Significance. If the central assumption about the tokenizer holds, the work shows that a BERT-style masked token prediction objective can be transferred to vision Transformers and yields competitive or superior ImageNet performance with substantially less supervised data than prior supervised pre-training. The public release of code and models is a positive contribution to reproducibility.

major comments (3)

[§3.2] §3.2 (Tokenizer and pre-training objective): the masked modeling loss is defined over discrete visual tokens produced by a separately trained dVAE; no ablation is reported on codebook size, tokenizer training data, or alternative tokenizers.

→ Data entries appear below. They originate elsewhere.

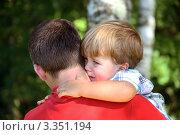 Купить «Сын на руках у отца», фото № 3351194, снято 13 июля 2019 г. (c) Erwin Wodicka / Фотобанк Лори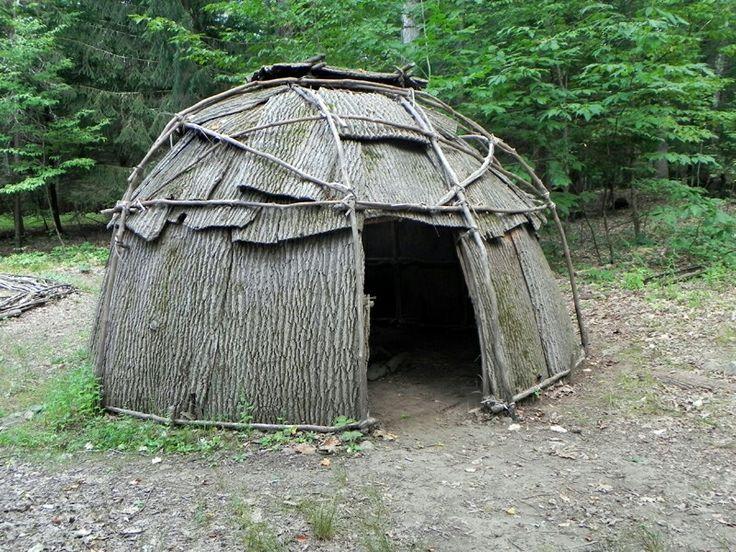 Дом индейца Северной Америки. Жилище не было предназначено для переноса, однако, при необходимости, легко собиралось и возводилось потом на новом месте.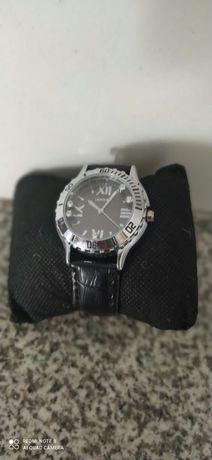 Relógio novo.    .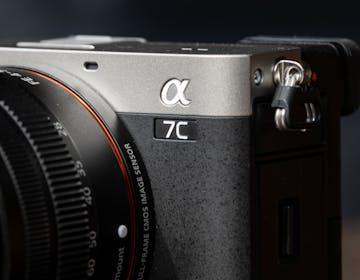 Sony lancia A7C, la mirrorless Full Frame più piccola al mondo. La nostra prova: macchina giusta, prezzo sbagliato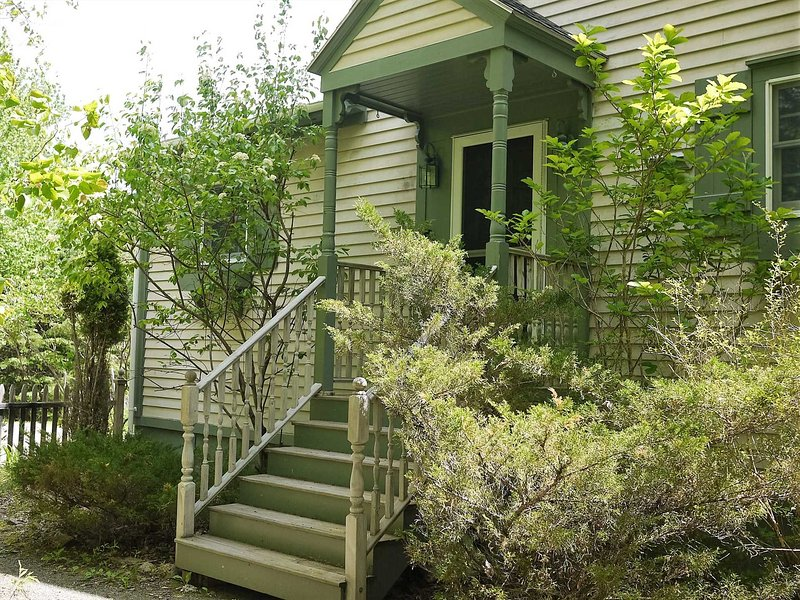 Kelley Grove Cottage - wooded privacy near Acadia & Bar Harbor, holiday rental in Hulls Cove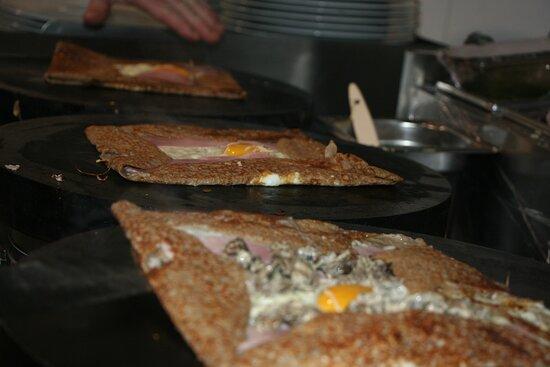 les galettes en cuisson minute à la crêperie les Gamins de la Place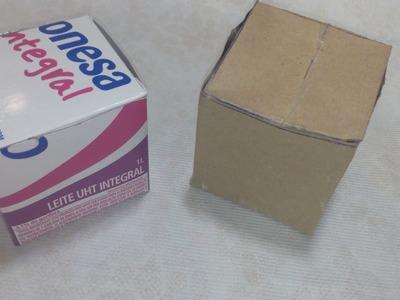 Caixa feita com caixinha de leite para dar como lembrancinha de aniversário ou de natal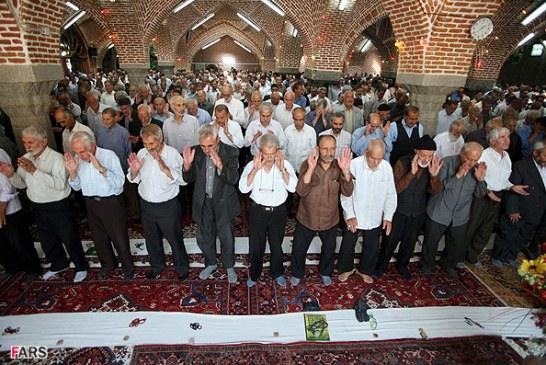 آزادی از زندان به شرط شرکت در نماز جماعت مسجد محل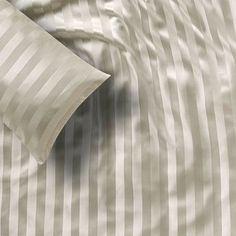 silk-bedding-cellini-design-seidenbettwaesche-014 #Silk bedsheet and duvet cover made in Germany by #Cellini Design. #Seidenbettwäsche aus reiner #Seide von #Spinnhütte Cellini Design aus Deutschland.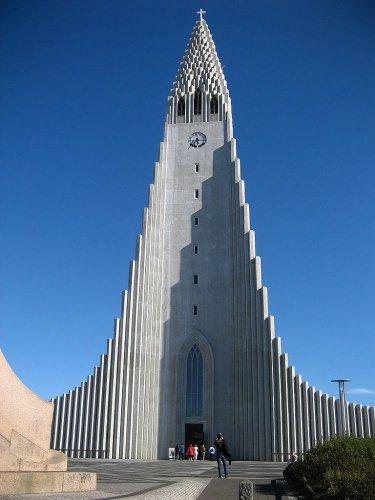 الشكل المعماري الفريد لكنيسة هالغريمور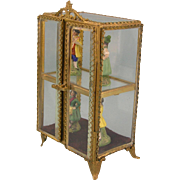 Wonderful Small Size French Ormolu Display Cabinet ca. 1900 - With Porcelain Figures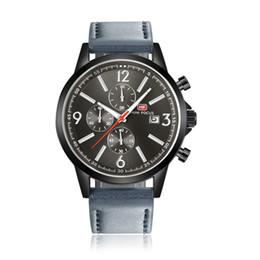 Canada articles bon marché à vendre preuve de l'eau bracelet en cuir bracelet de montre de luxe boîte montre en acier inoxydable dos résistant à l'eau Offre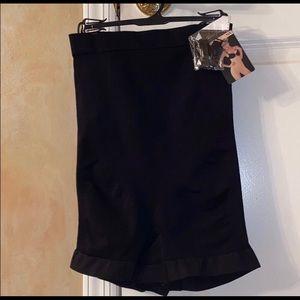 Black Seamless Hi-Waist Boyshort Size M/L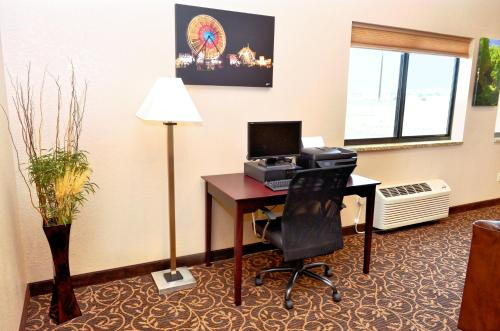 Boulders Inn & Suites Monticello - Monticello, IA 52310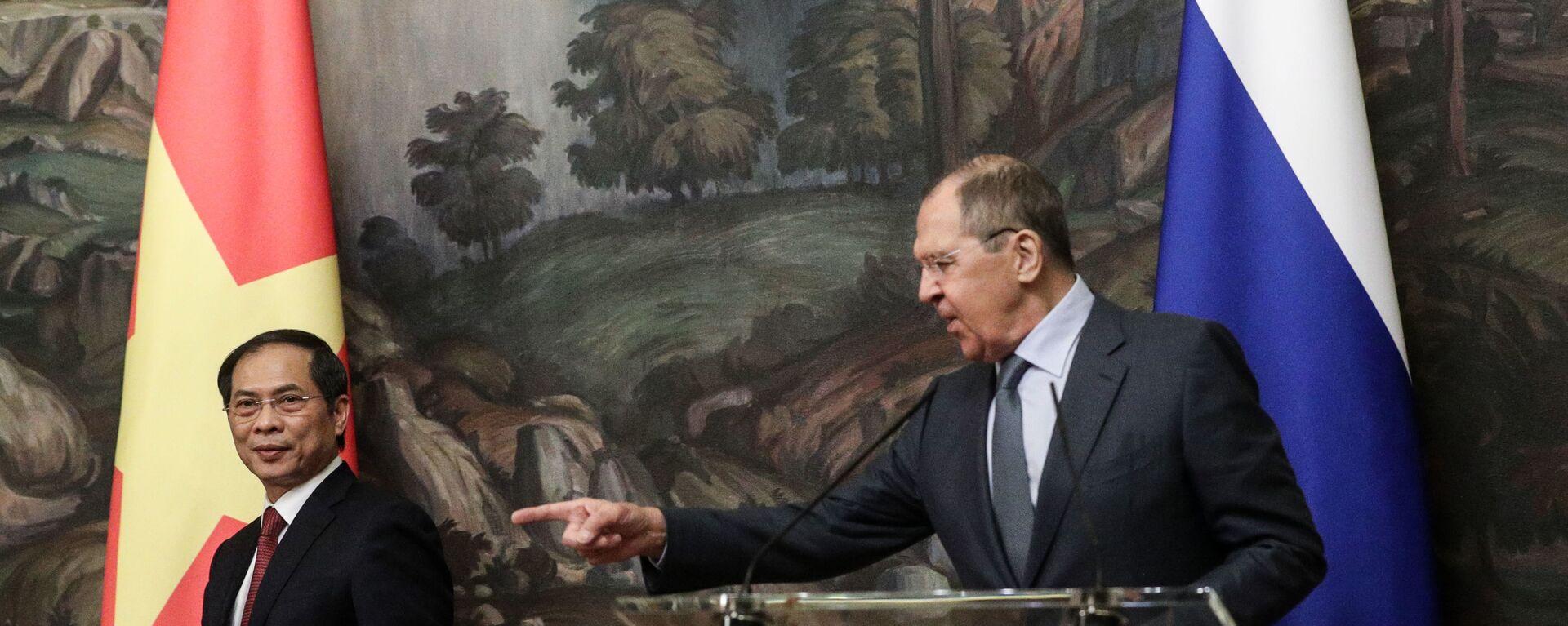 Cuộc họp báo của Bộ trưởng Ngoại giao Liên bang Nga Sergei Lavrov và Bộ trưởng Ngoại giao Việt Nam Bùi Thanh Sơn - Sputnik Việt Nam, 1920, 28.09.2021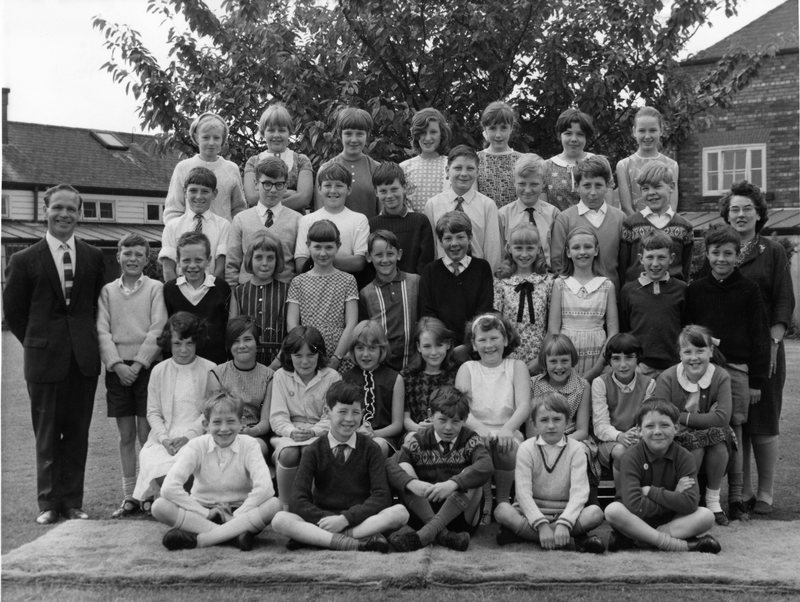 Green End School, Standard 4A, Mrs. Heap's Class.jpg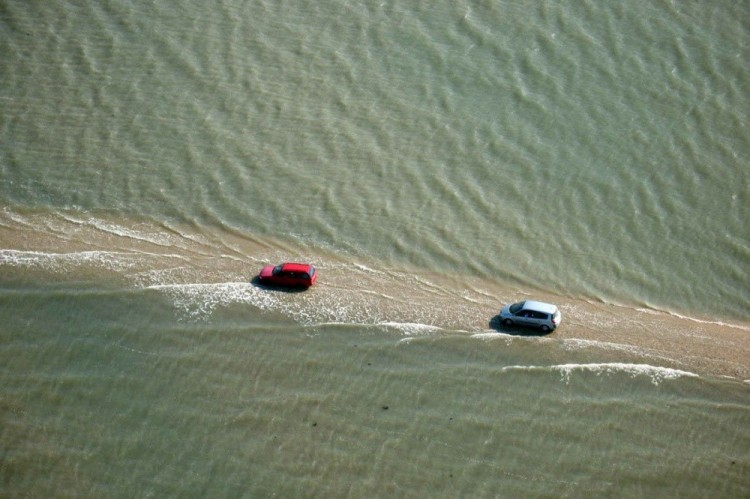 Ta droga jest zalewana wodą dwa razy dziennie.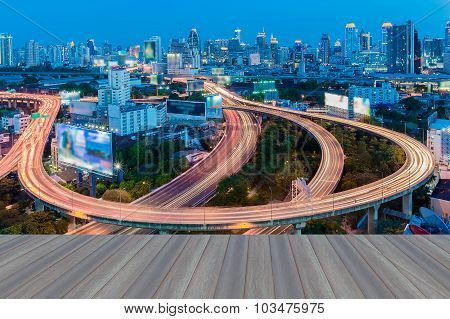 Opeing wooden floor, Bangkok Expressway and Highway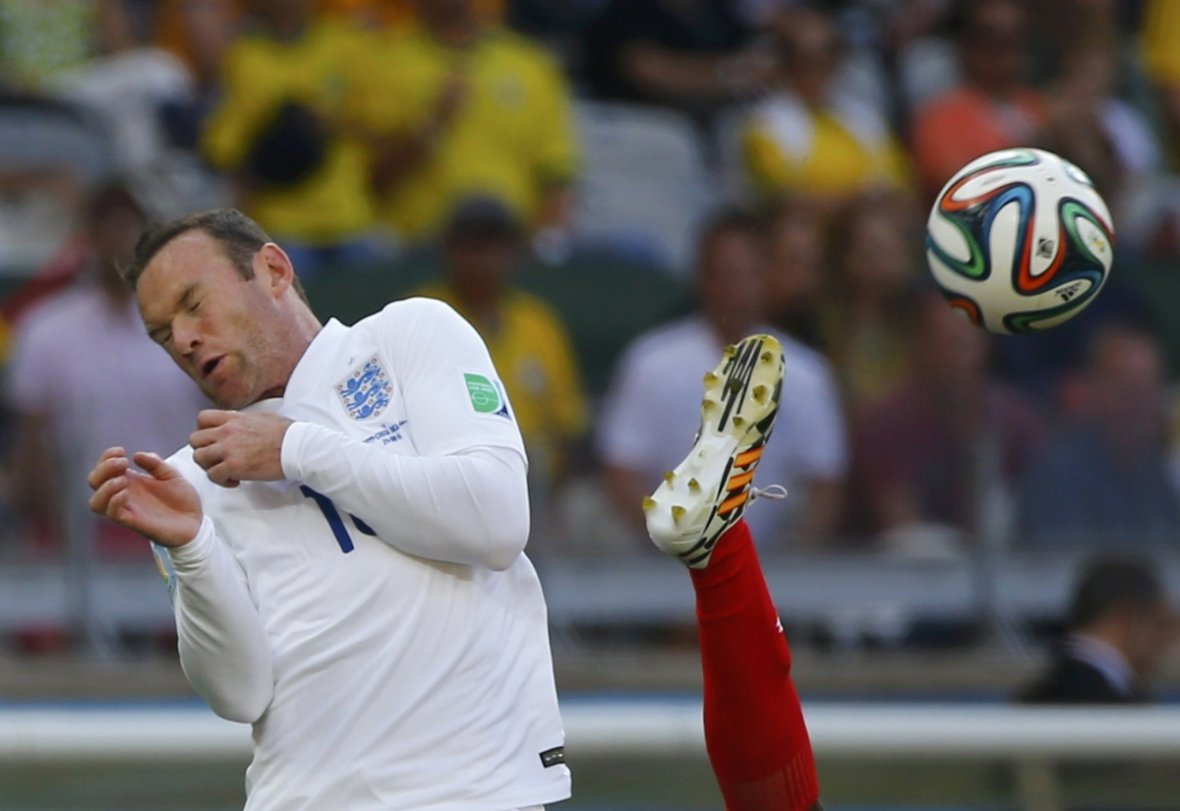 Not the most graceful of movers, England's Wayne Rooney (L) fights for the ball with Costa Rica's Junior Diaz during their 2014 World Cup Group D soccer match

This leaves open whether the reported gains (e.g., +1.4% over DeiT) are driven by the MIM objective itself or by tokenizer-specific properties.
[Table 1] Table 1 (ImageNet-1K results): the headline accuracies (83.2% base, 86.3% large) are given as single-point estimates without error bars, standard deviations, or the number of independent runs, making it impossible to judge whether the improvement over DeiT is statistically reliable.
[§4.2] §4.2 (Large-model comparison): the claim that large BEiT (86.3%) outperforms ViT-L supervised on ImageNet-22K (85.2%) requires explicit confirmation that fine-tuning protocols, data augmentations, and optimizer settings are identical; any mismatch would undermine the cross-pretraining comparison.

minor comments (2)

[Abstract] Abstract: the phrase 'competitive results with previous pre-training methods' is vague; listing the main baselines (DeiT, ViT, etc.) would improve clarity.
[§2.1] §2.1: notation for 'visual tokens' versus standard ViT patch embeddings is introduced without a clear notational distinction, which can confuse readers familiar with the ViT paper.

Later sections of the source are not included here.